**TASK TO CARRY OUT:**
Arrange the items as a numbered list, from the line containing "Observing the photo, does" through the line containing "Answer: the point", including both of those lines and leaving out any blank lines.

Items from a data collection
——

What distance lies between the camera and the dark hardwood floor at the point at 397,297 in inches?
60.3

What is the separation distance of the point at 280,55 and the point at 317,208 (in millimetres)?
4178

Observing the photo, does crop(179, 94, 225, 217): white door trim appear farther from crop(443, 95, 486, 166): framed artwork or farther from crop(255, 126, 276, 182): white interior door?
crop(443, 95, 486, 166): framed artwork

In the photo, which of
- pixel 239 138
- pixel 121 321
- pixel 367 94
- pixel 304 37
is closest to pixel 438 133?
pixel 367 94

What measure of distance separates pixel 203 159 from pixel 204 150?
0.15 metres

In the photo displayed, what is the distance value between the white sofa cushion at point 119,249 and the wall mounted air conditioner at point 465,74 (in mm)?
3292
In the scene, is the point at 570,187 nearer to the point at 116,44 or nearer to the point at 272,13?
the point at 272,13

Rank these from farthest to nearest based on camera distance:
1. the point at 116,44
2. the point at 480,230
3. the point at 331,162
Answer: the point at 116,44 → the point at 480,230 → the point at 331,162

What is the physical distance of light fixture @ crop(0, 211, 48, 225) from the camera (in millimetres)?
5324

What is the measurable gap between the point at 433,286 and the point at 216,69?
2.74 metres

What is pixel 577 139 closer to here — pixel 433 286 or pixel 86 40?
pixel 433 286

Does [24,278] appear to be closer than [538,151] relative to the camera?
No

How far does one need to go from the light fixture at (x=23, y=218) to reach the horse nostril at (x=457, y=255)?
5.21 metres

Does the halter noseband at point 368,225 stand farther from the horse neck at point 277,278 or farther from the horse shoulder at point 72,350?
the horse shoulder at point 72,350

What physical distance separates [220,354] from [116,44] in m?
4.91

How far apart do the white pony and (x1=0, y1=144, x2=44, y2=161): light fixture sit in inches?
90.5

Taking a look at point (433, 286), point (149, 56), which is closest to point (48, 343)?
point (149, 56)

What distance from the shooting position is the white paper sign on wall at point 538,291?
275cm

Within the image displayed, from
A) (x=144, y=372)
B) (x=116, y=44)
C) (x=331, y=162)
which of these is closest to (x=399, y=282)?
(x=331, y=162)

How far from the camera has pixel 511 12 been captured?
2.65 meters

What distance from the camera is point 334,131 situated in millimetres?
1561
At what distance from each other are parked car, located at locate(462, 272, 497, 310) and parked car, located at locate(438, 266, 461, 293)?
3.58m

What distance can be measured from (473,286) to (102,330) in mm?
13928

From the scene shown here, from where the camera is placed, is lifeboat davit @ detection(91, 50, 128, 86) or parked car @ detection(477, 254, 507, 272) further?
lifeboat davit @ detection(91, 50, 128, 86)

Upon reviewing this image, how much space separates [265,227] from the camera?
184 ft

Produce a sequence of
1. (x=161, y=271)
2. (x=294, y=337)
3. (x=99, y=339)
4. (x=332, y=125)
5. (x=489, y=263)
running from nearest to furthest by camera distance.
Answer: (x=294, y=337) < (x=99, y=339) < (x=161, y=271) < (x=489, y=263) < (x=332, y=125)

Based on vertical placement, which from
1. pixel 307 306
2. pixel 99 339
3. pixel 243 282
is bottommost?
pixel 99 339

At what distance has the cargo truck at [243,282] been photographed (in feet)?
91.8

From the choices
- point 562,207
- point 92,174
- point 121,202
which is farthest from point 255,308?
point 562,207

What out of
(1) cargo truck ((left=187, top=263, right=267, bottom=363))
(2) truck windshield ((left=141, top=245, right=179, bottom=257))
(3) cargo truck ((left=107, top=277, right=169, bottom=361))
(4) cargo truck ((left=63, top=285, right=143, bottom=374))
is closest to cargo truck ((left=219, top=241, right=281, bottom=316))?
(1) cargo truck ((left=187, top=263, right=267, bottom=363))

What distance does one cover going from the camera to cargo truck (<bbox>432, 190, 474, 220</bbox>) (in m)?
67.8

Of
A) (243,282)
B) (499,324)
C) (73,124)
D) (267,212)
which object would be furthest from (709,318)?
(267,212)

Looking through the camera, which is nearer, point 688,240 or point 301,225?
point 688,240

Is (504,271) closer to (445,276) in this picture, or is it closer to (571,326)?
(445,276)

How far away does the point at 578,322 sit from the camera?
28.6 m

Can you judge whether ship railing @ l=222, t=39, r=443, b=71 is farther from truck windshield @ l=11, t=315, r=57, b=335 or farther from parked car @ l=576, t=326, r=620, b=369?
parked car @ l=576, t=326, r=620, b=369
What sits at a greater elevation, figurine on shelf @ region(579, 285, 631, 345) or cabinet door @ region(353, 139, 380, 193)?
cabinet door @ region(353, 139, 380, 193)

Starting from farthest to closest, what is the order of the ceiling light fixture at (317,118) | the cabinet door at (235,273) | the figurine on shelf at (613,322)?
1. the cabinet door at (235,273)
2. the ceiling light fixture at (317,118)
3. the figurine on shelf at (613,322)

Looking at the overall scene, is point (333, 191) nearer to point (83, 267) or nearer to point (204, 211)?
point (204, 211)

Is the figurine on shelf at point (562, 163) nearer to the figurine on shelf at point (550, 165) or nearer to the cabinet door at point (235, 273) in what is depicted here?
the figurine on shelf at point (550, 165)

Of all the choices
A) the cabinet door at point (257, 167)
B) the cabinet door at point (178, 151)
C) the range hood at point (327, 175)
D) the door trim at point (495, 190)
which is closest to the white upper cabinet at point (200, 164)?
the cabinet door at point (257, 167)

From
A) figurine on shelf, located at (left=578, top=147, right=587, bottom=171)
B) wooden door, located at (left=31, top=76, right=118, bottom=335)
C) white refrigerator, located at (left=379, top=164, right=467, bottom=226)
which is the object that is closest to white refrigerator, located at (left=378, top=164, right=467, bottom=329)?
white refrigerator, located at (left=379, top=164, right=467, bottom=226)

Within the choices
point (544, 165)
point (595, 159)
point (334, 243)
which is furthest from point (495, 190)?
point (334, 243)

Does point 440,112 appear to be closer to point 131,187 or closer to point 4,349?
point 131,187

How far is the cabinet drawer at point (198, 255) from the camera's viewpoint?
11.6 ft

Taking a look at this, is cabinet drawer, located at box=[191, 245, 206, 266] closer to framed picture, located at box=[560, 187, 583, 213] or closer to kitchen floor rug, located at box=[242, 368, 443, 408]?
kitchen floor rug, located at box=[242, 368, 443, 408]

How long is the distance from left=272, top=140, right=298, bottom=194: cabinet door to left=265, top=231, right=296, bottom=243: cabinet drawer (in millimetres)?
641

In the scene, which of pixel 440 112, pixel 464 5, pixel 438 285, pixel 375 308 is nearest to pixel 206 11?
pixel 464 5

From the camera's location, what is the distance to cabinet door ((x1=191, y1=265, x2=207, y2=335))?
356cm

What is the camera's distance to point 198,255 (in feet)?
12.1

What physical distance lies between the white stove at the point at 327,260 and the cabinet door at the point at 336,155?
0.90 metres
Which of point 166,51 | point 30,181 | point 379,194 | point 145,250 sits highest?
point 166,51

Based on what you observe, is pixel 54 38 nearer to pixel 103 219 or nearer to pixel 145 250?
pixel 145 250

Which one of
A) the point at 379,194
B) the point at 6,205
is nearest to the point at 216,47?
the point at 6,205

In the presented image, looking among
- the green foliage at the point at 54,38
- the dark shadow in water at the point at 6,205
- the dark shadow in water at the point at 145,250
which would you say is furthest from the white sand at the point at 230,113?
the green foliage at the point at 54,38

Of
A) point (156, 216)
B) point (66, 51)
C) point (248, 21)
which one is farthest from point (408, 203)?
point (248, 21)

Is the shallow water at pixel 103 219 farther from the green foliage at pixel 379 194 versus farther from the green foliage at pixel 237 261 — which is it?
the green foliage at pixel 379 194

——

**EXERCISE OUTPUT:**
1. Observing the photo, does crop(179, 94, 225, 217): white door trim appear farther from crop(443, 95, 486, 166): framed artwork or farther from crop(255, 126, 276, 182): white interior door?
2. crop(443, 95, 486, 166): framed artwork
3. In the photo, which of
4. - pixel 239 138
5. - pixel 121 321
6. - pixel 367 94
7. - pixel 304 37
8. is closest to pixel 438 133?
9. pixel 367 94
10. What measure of distance separates pixel 203 159 from pixel 204 150?
11. 0.15 metres
12. In the photo displayed, what is the distance value between the white sofa cushion at point 119,249 and the wall mounted air conditioner at point 465,74 (in mm)?
13. 3292
14. In the scene, is the point at 570,187 nearer to the point at 116,44 or nearer to the point at 272,13?
15. the point at 272,13
16. Rank these from farthest to nearest based on camera distance:
17. 1. the point at 116,44
18. 2. the point at 480,230
19. 3. the point at 331,162
20. Answer: the point at 116,44 → the point at 480,230 → the point at 331,162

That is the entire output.